I have a long code that at some point has a very small dataframe with 813 rows and 16 columns.
To this dataframe i apply the groupby function
fm = fm.groupby(['Tower_ID' ,'Cell_ID' ,'Alarm ID' ,'Severity' ,'Alarm Type' ,'Alarm Text' ,'Supplementary Info' ,'PERIOD_START_TIME' #,'File_Name' ]

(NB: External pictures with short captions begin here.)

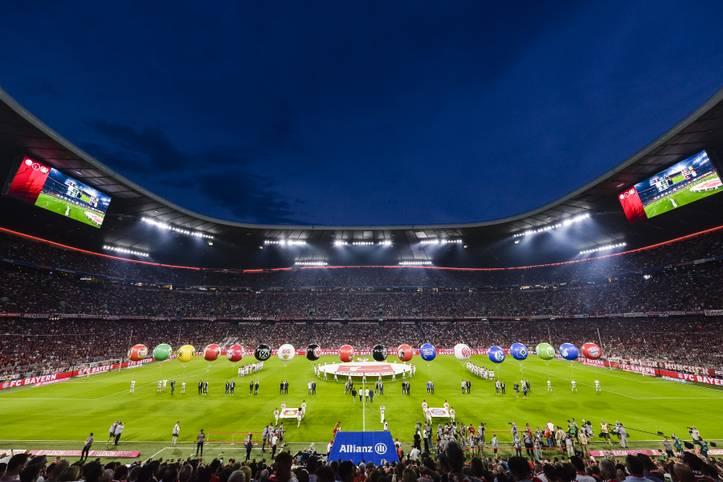 Es ist so weit, die fußballfreie Zeit hat ein Ende: Endlich geht die Bundesliga wieder los! Mit der Partie des Deutschen Meisters FC Bayern gegen Hertha BSC geht die Liga in ihre insgesamt 57. Spielzeit, die Fans aus ganz Deutschland werden am Freitagabend Richtung Münchner Allianz Arena blicken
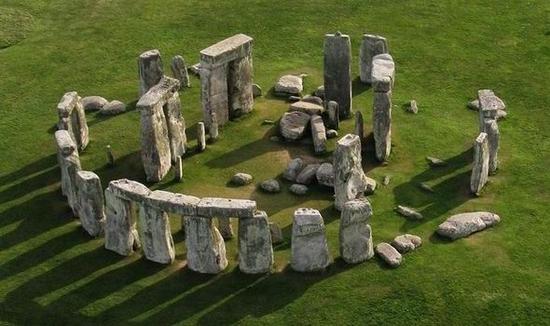 stonehenge-409933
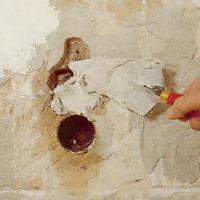 Fyller hål och ojämnheter med murbruk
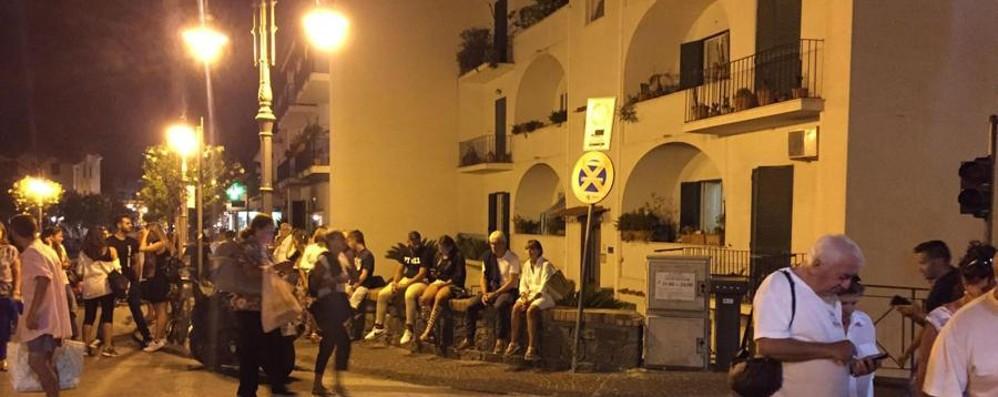 Ischia, la paura di un turista bergamasco   «Boato, blackout e la fuga dall'albergo»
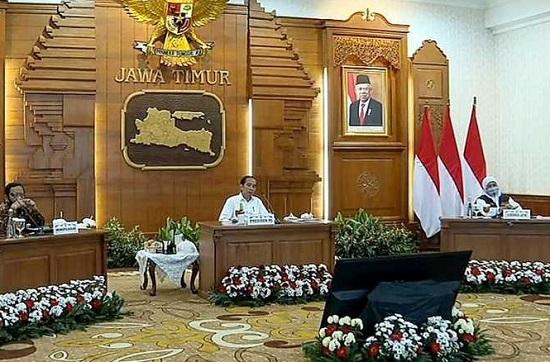 Presiden Jokowi Gubernur Khofifah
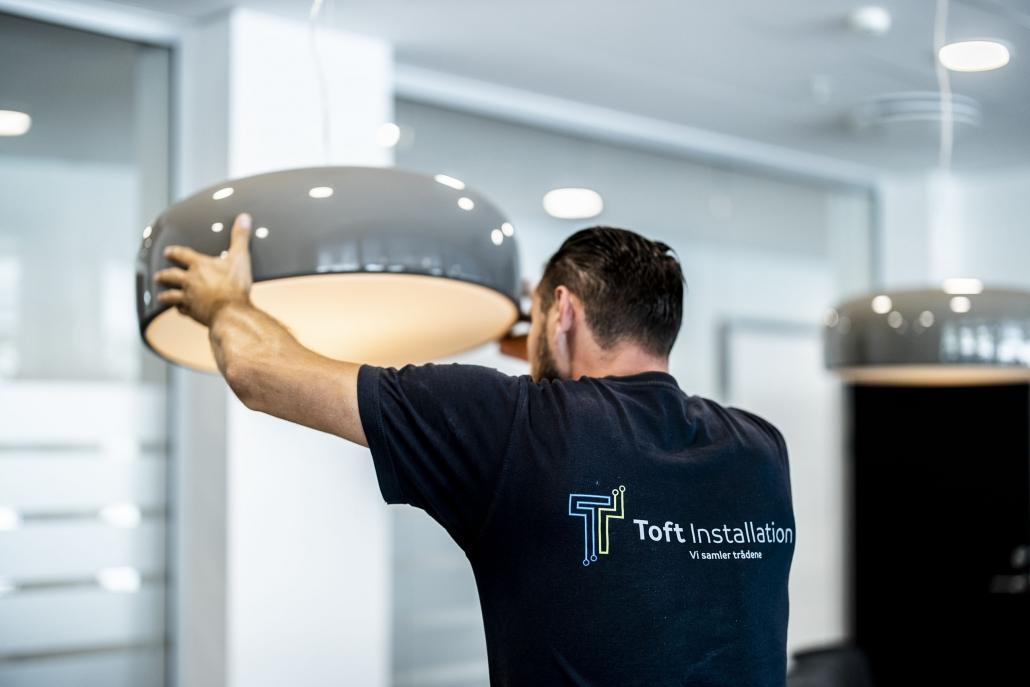 Toft Installation installerer brede loftlamper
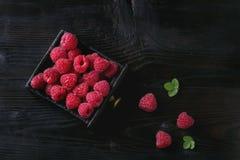 在箱子的新鲜的莓 库存图片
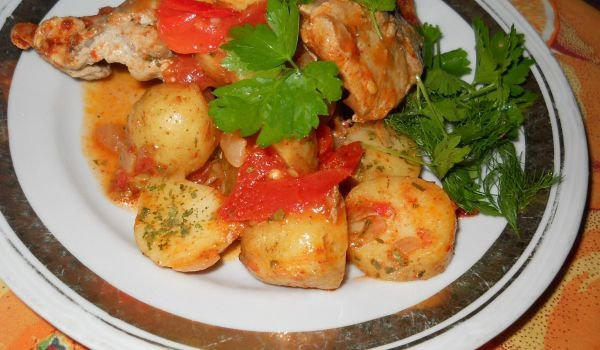 Sauteed Pork Ribs with Tomatoes and Potatoes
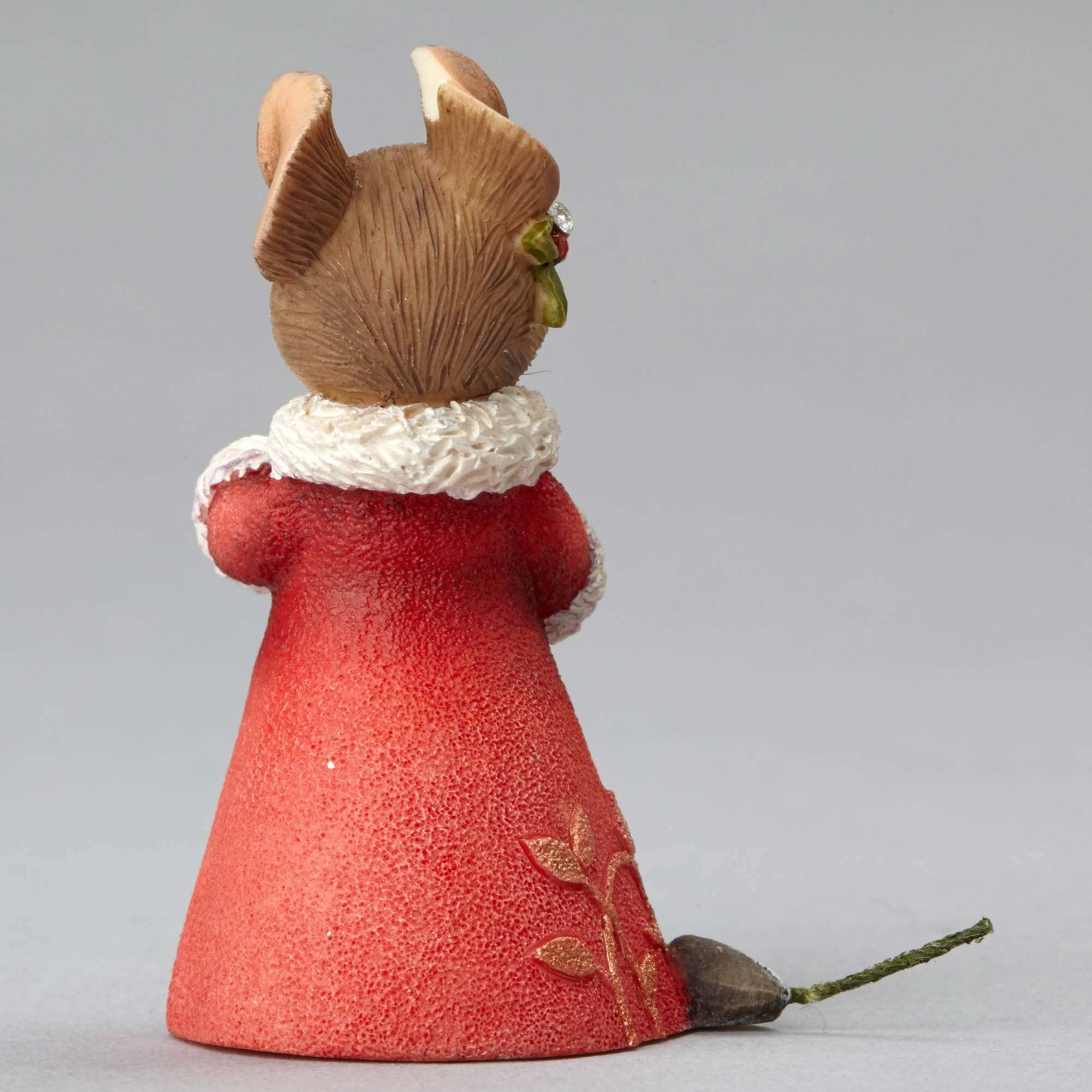 Mouse with Seeds Garland Christmas Figurine - Backside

).agg({'Full_Start_Date': 'min'
,'Full_End_Date': 'max'
,'Alarm hold time (sec)': 'sum'
,'End_Date': 'max'
,'Cross_Over': 'max'
,'Cross_Over_diff': 'max'
}
)
This results in an error of out of memory
numpy.core._exceptions._ArrayMemoryError: Unable to allocate 11.1 GiB for an array with shape (1485993600,) and data type int64
Things that i have tried.
1 – Instead of fm = fm i used different variable like bananas = fm.groupby ….. same result
2 – Tried changing the formats of the columns to the exact type i need, category, int, etc…. same result
What worked
Before the groupby i save the fm dataframe into a file and then read the file back into fm
fm.to_excel('C:\home\fm_data.xlsx')
fm = pd.read_excel('C:\home\fm_data.xlsx')
And this works!!!
Can anyone have an ideia of why?
This is a very very poor solution and i would want to understand what can be the problem.
I appreciate the help.